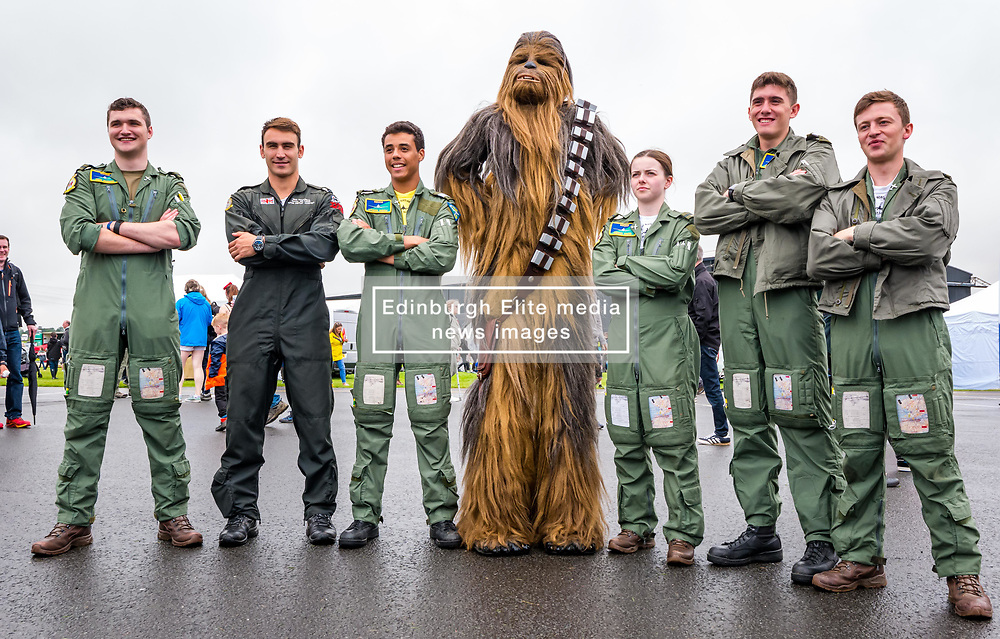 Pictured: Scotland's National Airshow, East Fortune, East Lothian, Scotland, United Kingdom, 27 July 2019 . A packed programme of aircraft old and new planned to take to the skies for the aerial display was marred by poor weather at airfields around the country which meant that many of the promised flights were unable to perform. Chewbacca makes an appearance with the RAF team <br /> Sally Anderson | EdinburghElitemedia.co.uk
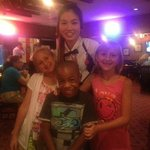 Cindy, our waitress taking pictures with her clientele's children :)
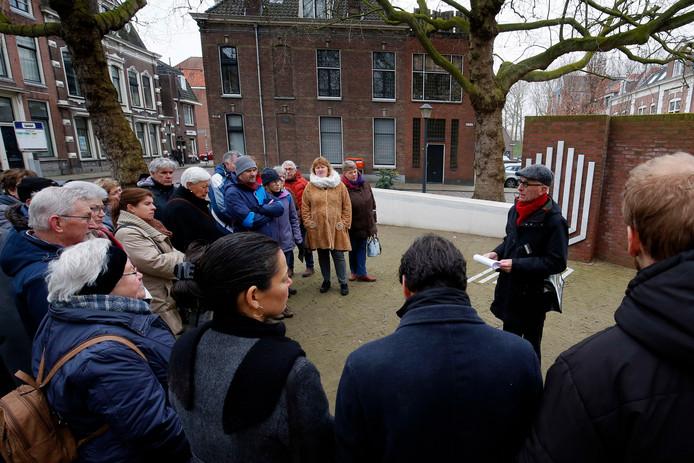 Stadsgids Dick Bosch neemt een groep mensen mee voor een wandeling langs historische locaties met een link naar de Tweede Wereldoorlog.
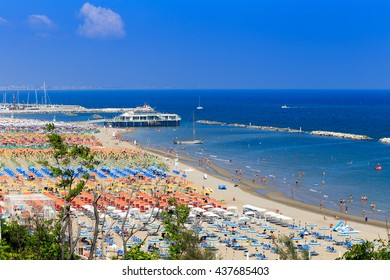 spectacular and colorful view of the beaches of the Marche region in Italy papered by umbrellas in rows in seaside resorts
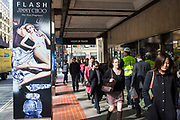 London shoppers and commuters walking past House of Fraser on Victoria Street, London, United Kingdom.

____

* Activity
Copy the records above precisely, and leave every image out of the copy.

* Answer section
 Pictured: Scotland's National Airshow, East Fortune, East Lothian, Scotland, United Kingdom, 27 July 2019 . A packed programme of aircraft old and new planned to take to the skies for the aerial display was marred by poor weather at airfields around the country which meant that many of the promised flights were unable to perform. Chewbacca makes an appearance with the RAF team <br /> Sally Anderson | EdinburghElitemedia.co.uk
 Cindy, our waitress taking pictures with her clientele's children :)
 Stadsgids Dick Bosch neemt een groep mensen mee voor een wandeling langs historische locaties met een link naar de Tweede Wereldoorlog.
 spectacular and colorful view of the beaches of the Marche region in Italy papered by umbrellas in rows in seaside resorts
 London shoppers and commuters walking past House of Fraser on Victoria Street, London, United Kingdom.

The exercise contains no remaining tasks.